Greece performance is high in the “new-to-the-company” products and in in-house innovation indicators (etc organizational). This explains the relatively high expenditures on innovation, which are understood in a wide sense, including all expenditures on modernization and development of products/services which are “new-to-the-company” but not necessarily “new to the market”. It also explains the low rankings in the number of patents, as the focus of the indicator is not on R&D as such. Therefore, a model of adoption and diffusion of new products, technologies and methods seems to prevail. It is quite possible that the solutions adopted have been tried elsewhere, most often abroad, with these solutions –e.g. products, technologies and methods - being adapted to the conditions of the Greek market.
In comparison with other countries, Greece does not lack in innovation policies and programs. Actually, in many cases Greece applies policies that are European best practices. However, the plethora of policies and programs has not been followed by results. National resources are dispersed into many programs that cover all aspects of the modernization of business enterprises, with a low and rather vague threshold requirement in order to be categorized as innovative. The notion of “new to the company” is widespread. Existing policies seem to strengthen general entrepreneurship rather than focusing on e.g. innovative entrepreneurship.
Exploring a Greek model of innovation may entail putting emphasis on the adoption and adaptation of proven technologies and solutions through small – incremental innovations, applications in new context, in their adaptation to consumer needs, in customer service, or in internal organizational processes. This is probably more operational in an economy wide scale than emphasizing a model focused on basic, radical innovations. Such incremental adaptations and improvements may be inspired and enriched by the Greek reality, the rich traditions and social values.
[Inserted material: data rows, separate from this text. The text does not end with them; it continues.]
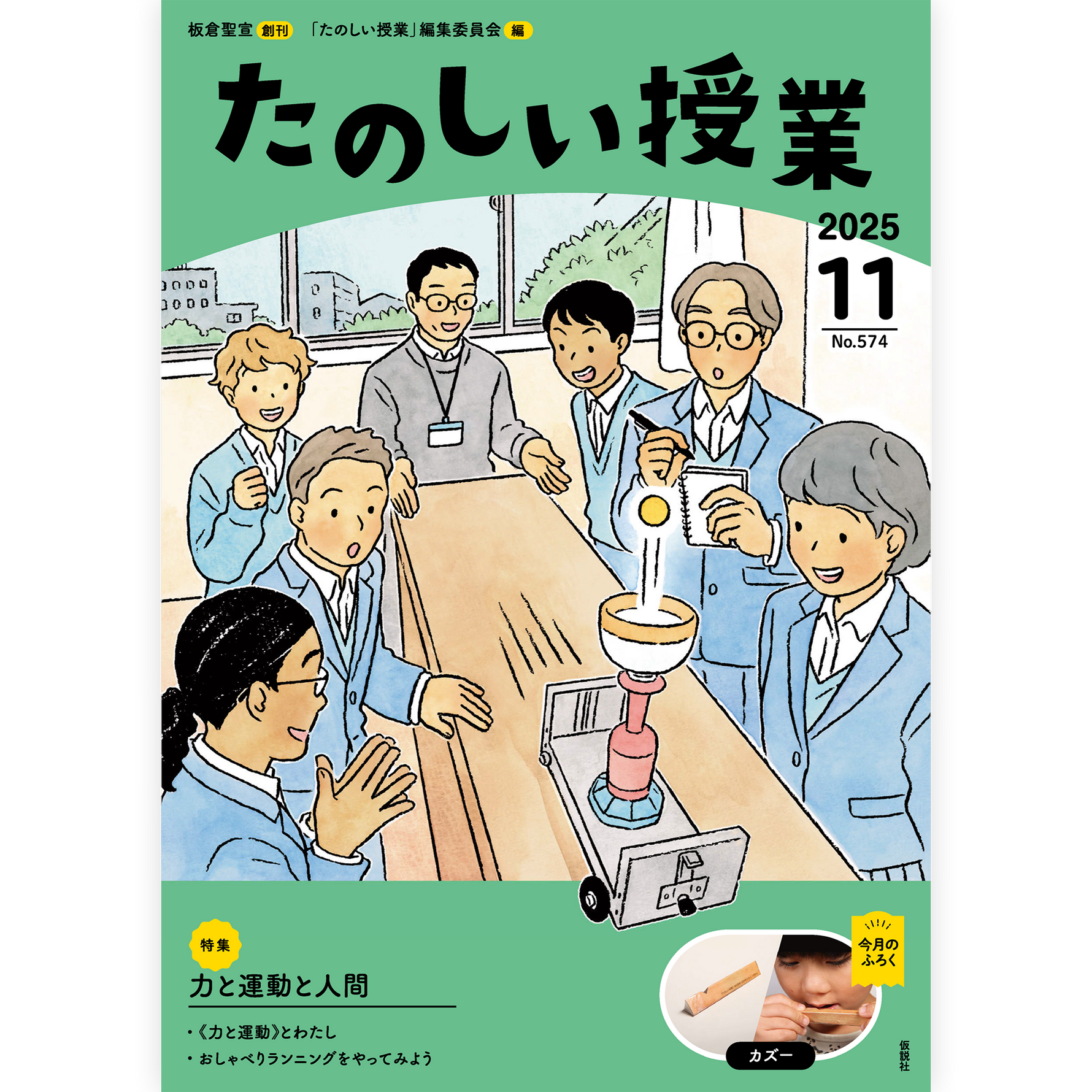 たのしい授業No.574　2025年11月号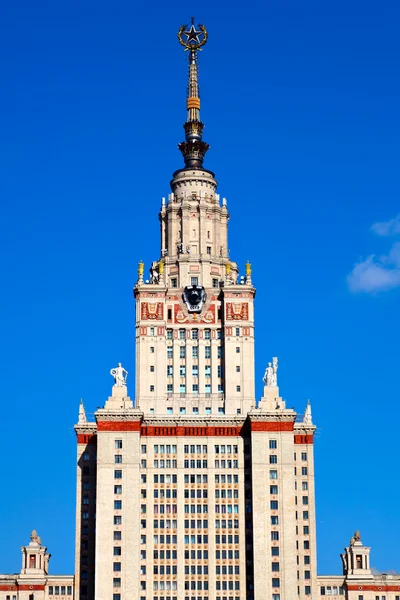 Московський університет будівлі — стокове фото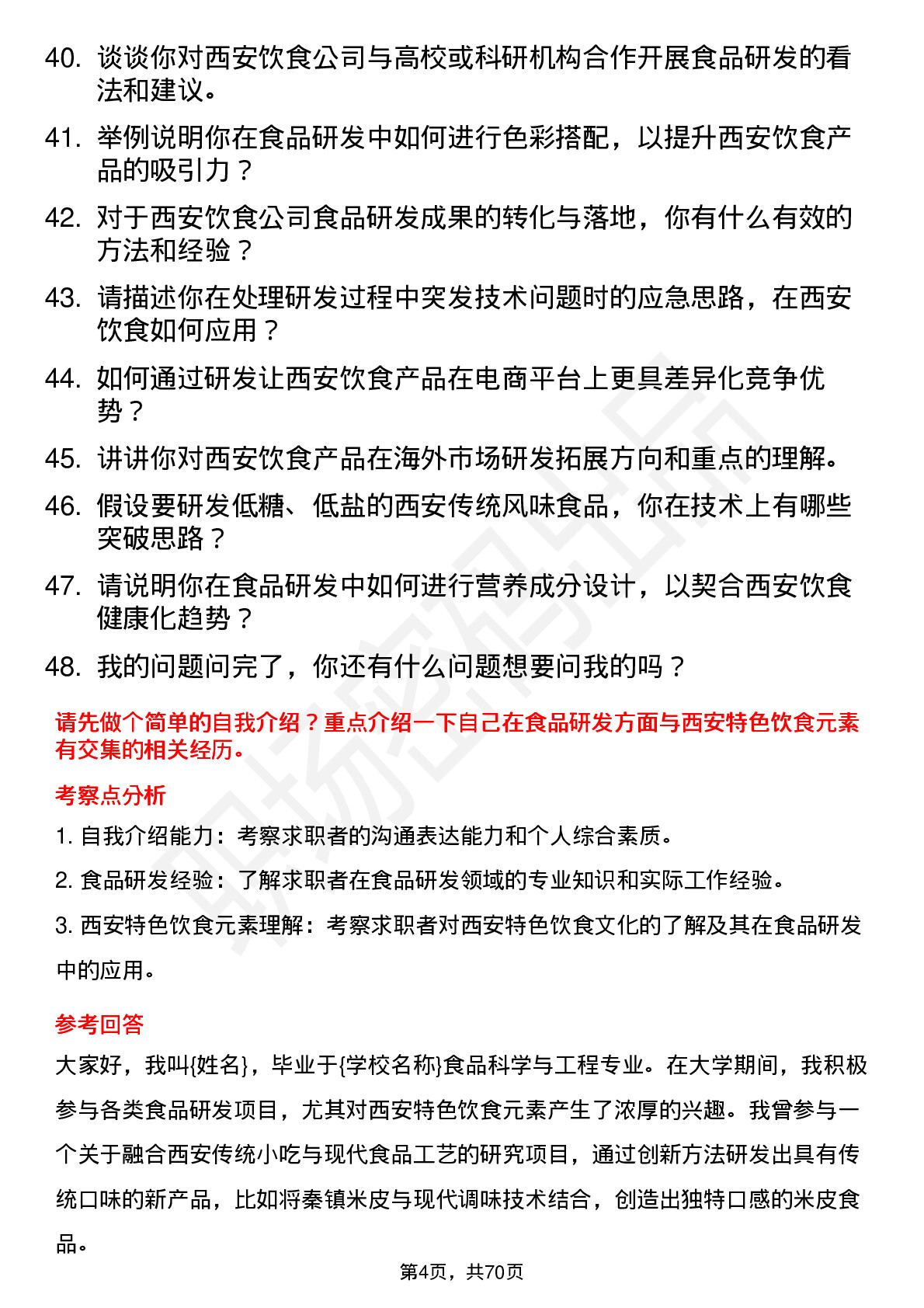 48道西安饮食食品研发工程师岗位面试题库及参考回答含考察点分析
The Greek model emerging from actual practice can be strengthened by targeted policies: through the promotion of international collaborations and networking, in a global search for new proven ideas and technologies, through the promotion of absorption capabilities and mechanisms with specific programs and institutional structures, as well as through support to innovative entrepreneurship. In essence this direction points to a model of open innovation, tailored to the adoption and diffusion of solutions and technologies. Gradual progress toward this direction will lead to an increase in the capacity of adaptation and generation of innovations and, in turn, in endogenous innovation.
The correlation of innovation performance with social values and national culture indicators suggests that the value system plays a role. Indicators such as trust, the avoidance of power distance, and promotion of collectivism have a positive impact on innovation. This would be attributed to further sharing and mobility of ideas, to the operation in practice of a model of open innovation. Given its value characteristics, Greece can create an advantage on these dimensions.
Nevertheless, we must keep our reservations towards these conclusions because the statistical results are preliminary. Further composite econometric models and methodologies are needed in order to test such research hypotheses. Such an endeavor is beyond the scope of the present study.